Ulysses
I was introduced to this dense notoriously difficult book during post graduate studies at the Victorian college of the Arts in Melbourne about ten years ago. I was fascinated by the stream of consciousness style of Joyce in this work and I really wanted to give it a try. While my professor advised me to read small portions every day, I was not successful at the time. Years later, I bought my own copy from a secondhand shop and read it all over a period of a year without understanding what it was about! Gold star for perseverance.
Flow of consciousness, theatre, history writing, and thoughts are all deconstructed together in the chapters, which are a technical masterpiece. I am not a scholar of English literature. I find Ulysses difficult because it's written in a completely different way than any other book I've ever read. It's impossible to follow a particular structure, since it has its own unique styles and forms, like sections of text that describe events happening in another location interrupt the narrative at hand. Since English isn't my first language, it makes it challenging for me. However, if I don't have a companion guide, which you can find on the internet, I will be lost just as I was when I first attempted to read it.

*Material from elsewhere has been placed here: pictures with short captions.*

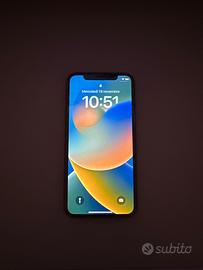 Iphone X 256 gb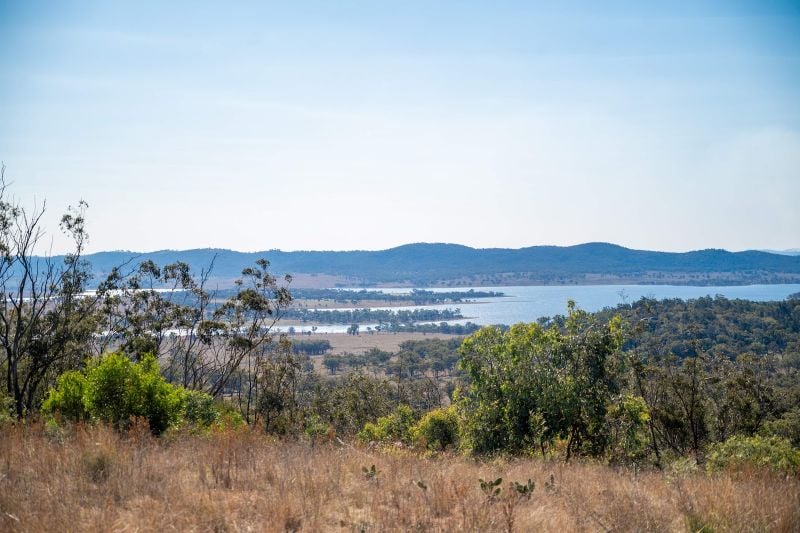 Lot 8 Edens Ch, Rosenthal Heights, QLD 4370
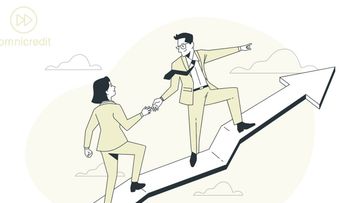 Afacerea ta se confruntă cu probleme de ordin financiar? Omnicredit are soluția!
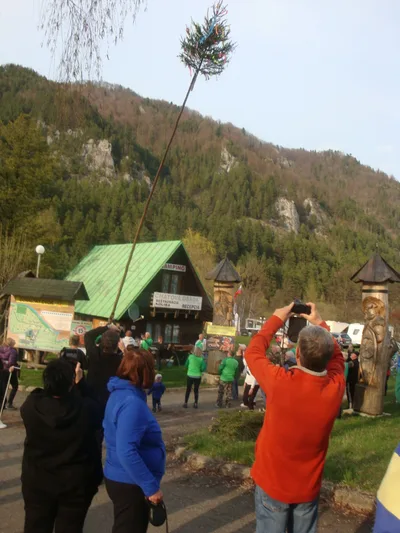 Spomienkové stretnutie v Haligovciach — 37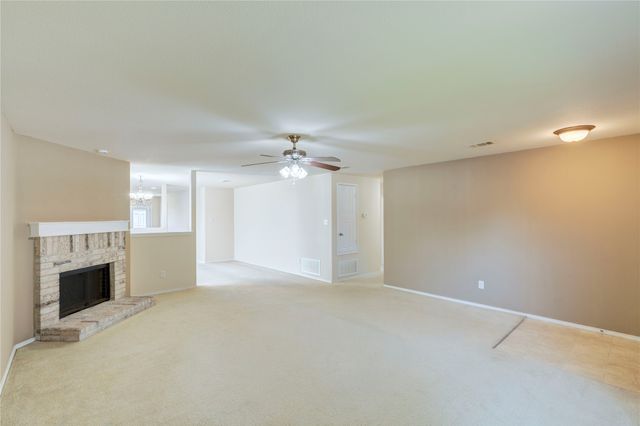 12616 Lost Prairie Drive, Fort Worth, TX 76244
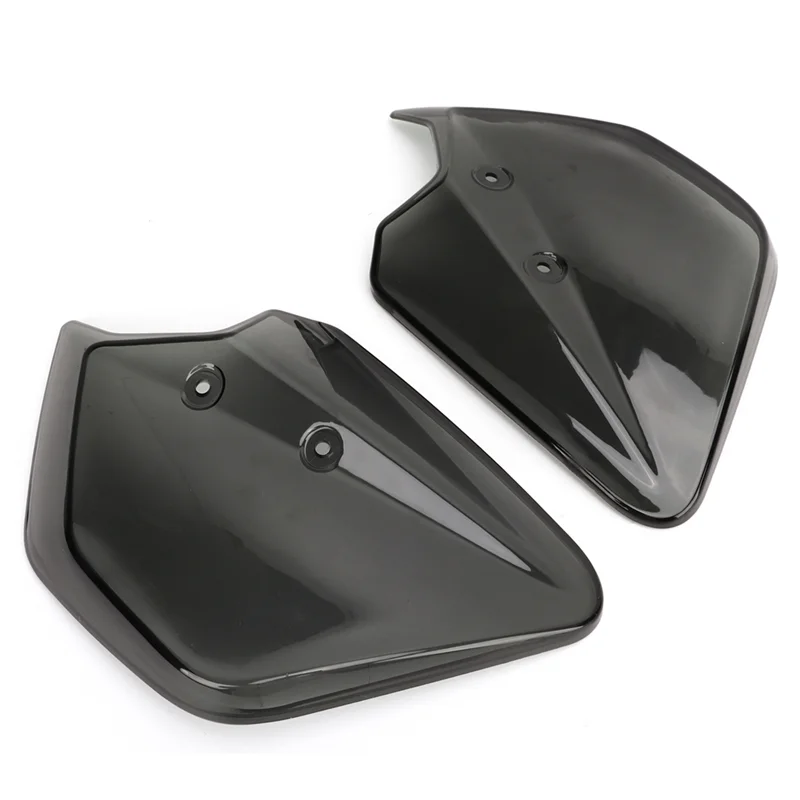 Osłona przednia szyby motocyklowej, para, ochraniacze dłoni do NMAX 125/150/155 XMAX 250 300 400
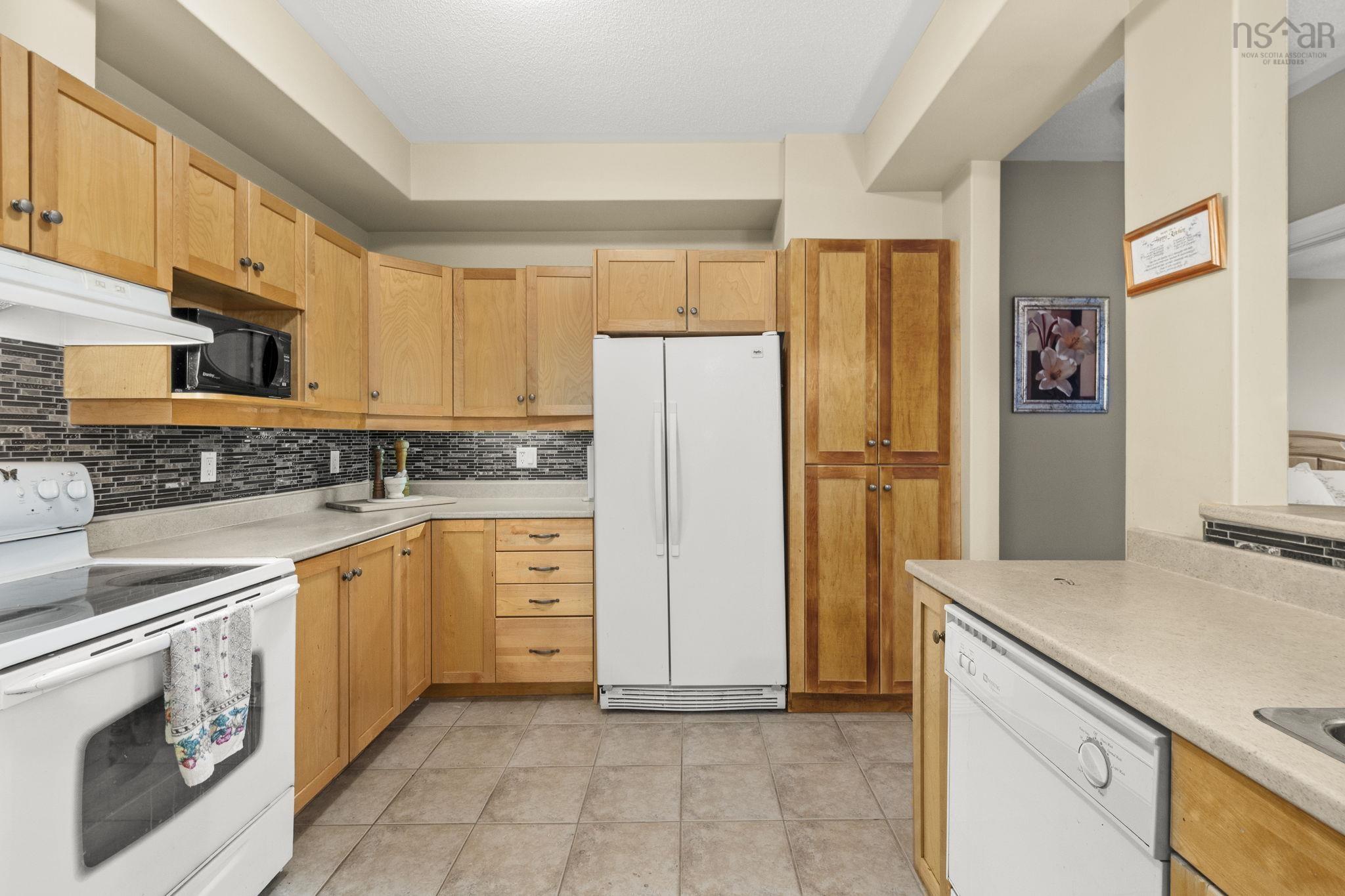 401 277 Rutledge Street, Bedford, NS (MLS 202606139)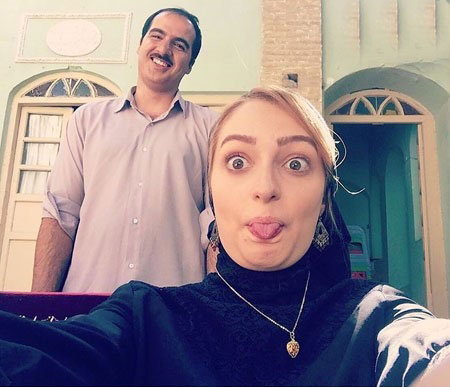 چهره های مشهور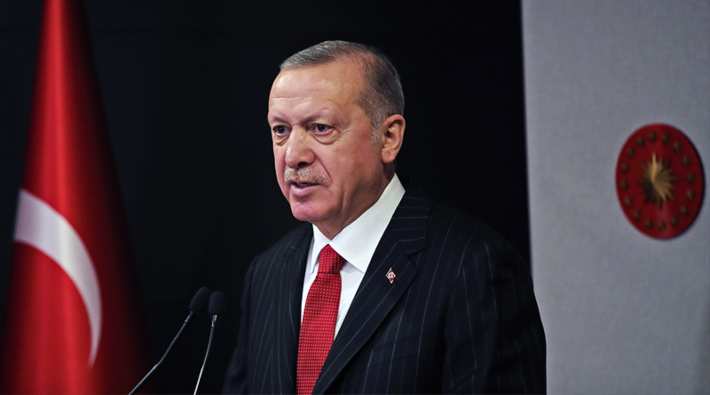 Erdoğan aylar sonra ilk kez damadı Berat Albayrak hakkında konuştu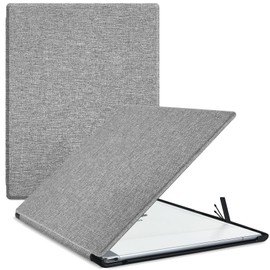 Aippdo Case for Remarkable 2 Paper Tablet 10.3" 2020 Released,Lightweight and Hard Back Shell Protective Book Folio Cover with Built-in Pen Holder,Comes with Remarkable 2 Pen Tips.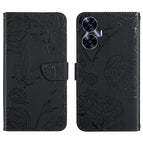 For Realme C55 / Black
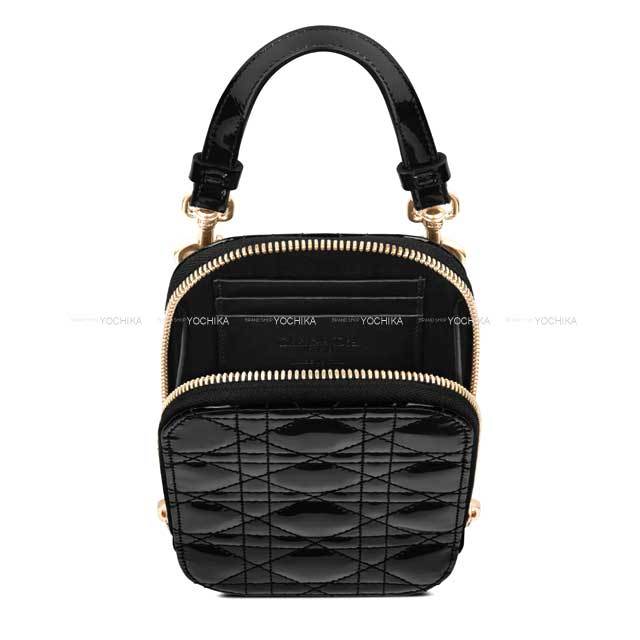 Dior ディオール ショルダーバッグ フォンホルダー レディ ディオール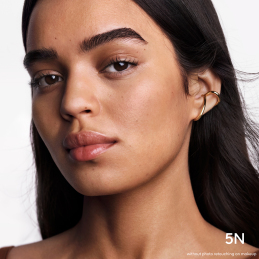 TERRACOTTA CONCEALER NATURAL PERFECTION CONCEALER 24H WEAR - NO-TRANSFER 2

Before I listen to an episode, I read the study notes (the chapters are called episodes) on that episode.
One has to be comfortable with difference, enjoy Joyce's wit and whimsy rather than worrying about unpacking the significance of every sentence. Someone suggested that we read it as Joyce reflecting on his birthplace, a raw, earthy love letter to Dublin. It’s a satire all written as if it were a classic epic like The Odyssey.
Ulysses is about life, a story about a day in the life of Leopoldo Bloom on June 16, 1904 as he travels Dublin and goes about his business, taking breakfast to Molly in bed, attending a funeral, buying soap, going to the library, walking on the beach, meeting his friends at the pub, obsessing over his wife's affair with another man and writing flirtatious letters to another woman. Ulysses is the story of a common man who is consumed by questions, fantasies, indiscretions, advertising jingles (he works for a newspaper), jokes, memories, smells, delights, disappointments and his own body functioning. It's about life for him, as he goes about his day, encounters people, runs errands, and is plagued by his overactive amygdala just like many of us.
If I can read Ulysses anyone can. Perseverance is definitely needed and you need to rid yourself of the need to have to understand everything. Let the text just wash over you. It is for me another practice of being present in the moment like being with a difficult situation or person that I need to give my attention to. A practice for my mind not to wander off to where it would rather go.
The victory is in finishing the novel.
I take chapter by chapter, no rush and so I go.